_Assigned task:_ Please restate every entry exactly. Leave out the pictures.

Source texts of formatted documents:

================

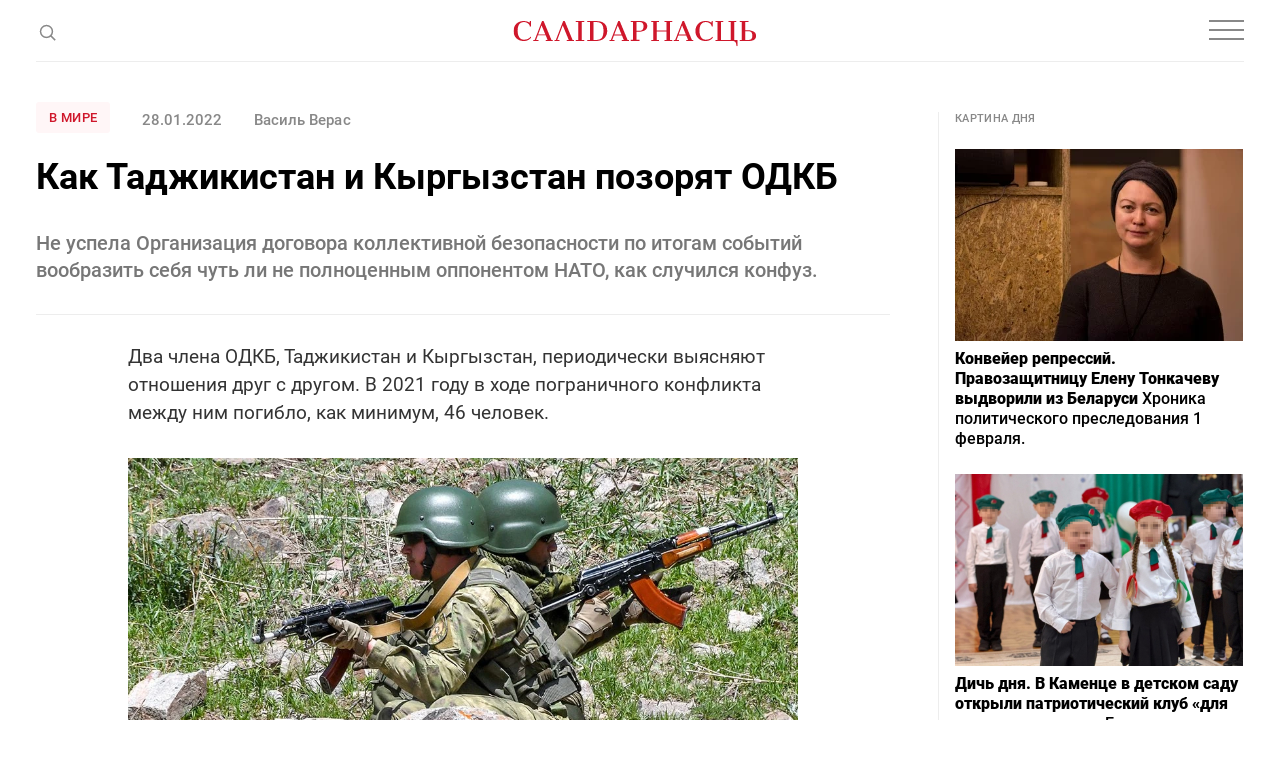

--- FILE ---
content_type: text/html; charset=utf-8
request_url: https://www.google.com/recaptcha/api2/aframe
body_size: 265
content:
<!DOCTYPE HTML><html><head><meta http-equiv="content-type" content="text/html; charset=UTF-8"></head><body><script nonce="wXehapfsSmdFqvbp8a42WQ">/** Anti-fraud and anti-abuse applications only. See google.com/recaptcha */ try{var clients={'sodar':'https://pagead2.googlesyndication.com/pagead/sodar?'};window.addEventListener("message",function(a){try{if(a.source===window.parent){var b=JSON.parse(a.data);var c=clients[b['id']];if(c){var d=document.createElement('img');d.src=c+b['params']+'&rc='+(localStorage.getItem("rc::a")?sessionStorage.getItem("rc::b"):"");window.document.body.appendChild(d);sessionStorage.setItem("rc::e",parseInt(sessionStorage.getItem("rc::e")||0)+1);localStorage.setItem("rc::h",'1769954188268');}}}catch(b){}});window.parent.postMessage("_grecaptcha_ready", "*");}catch(b){}</script></body></html>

================

_Result for this exercise:_
--- FILE ---
content_type: text/html; charset=utf-8
request_url: https://www.google.com/recaptcha/api2/aframe
body_size: 265
content:
<!DOCTYPE HTML><html><head><meta http-equiv="content-type" content="text/html; charset=UTF-8"></head><body><script nonce="wXehapfsSmdFqvbp8a42WQ">/** Anti-fraud and anti-abuse applications only. See google.com/recaptcha */ try{var clients={'sodar':'https://pagead2.googlesyndication.com/pagead/sodar?'};window.addEventListener("message",function(a){try{if(a.source===window.parent){var b=JSON.parse(a.data);var c=clients[b['id']];if(c){var d=document.createElement('img');d.src=c+b['params']+'&rc='+(localStorage.getItem("rc::a")?sessionStorage.getItem("rc::b"):"");window.document.body.appendChild(d);sessionStorage.setItem("rc::e",parseInt(sessionStorage.getItem("rc::e")||0)+1);localStorage.setItem("rc::h",'1769954188268');}}}catch(b){}});window.parent.postMessage("_grecaptcha_ready", "*");}catch(b){}</script></body></html>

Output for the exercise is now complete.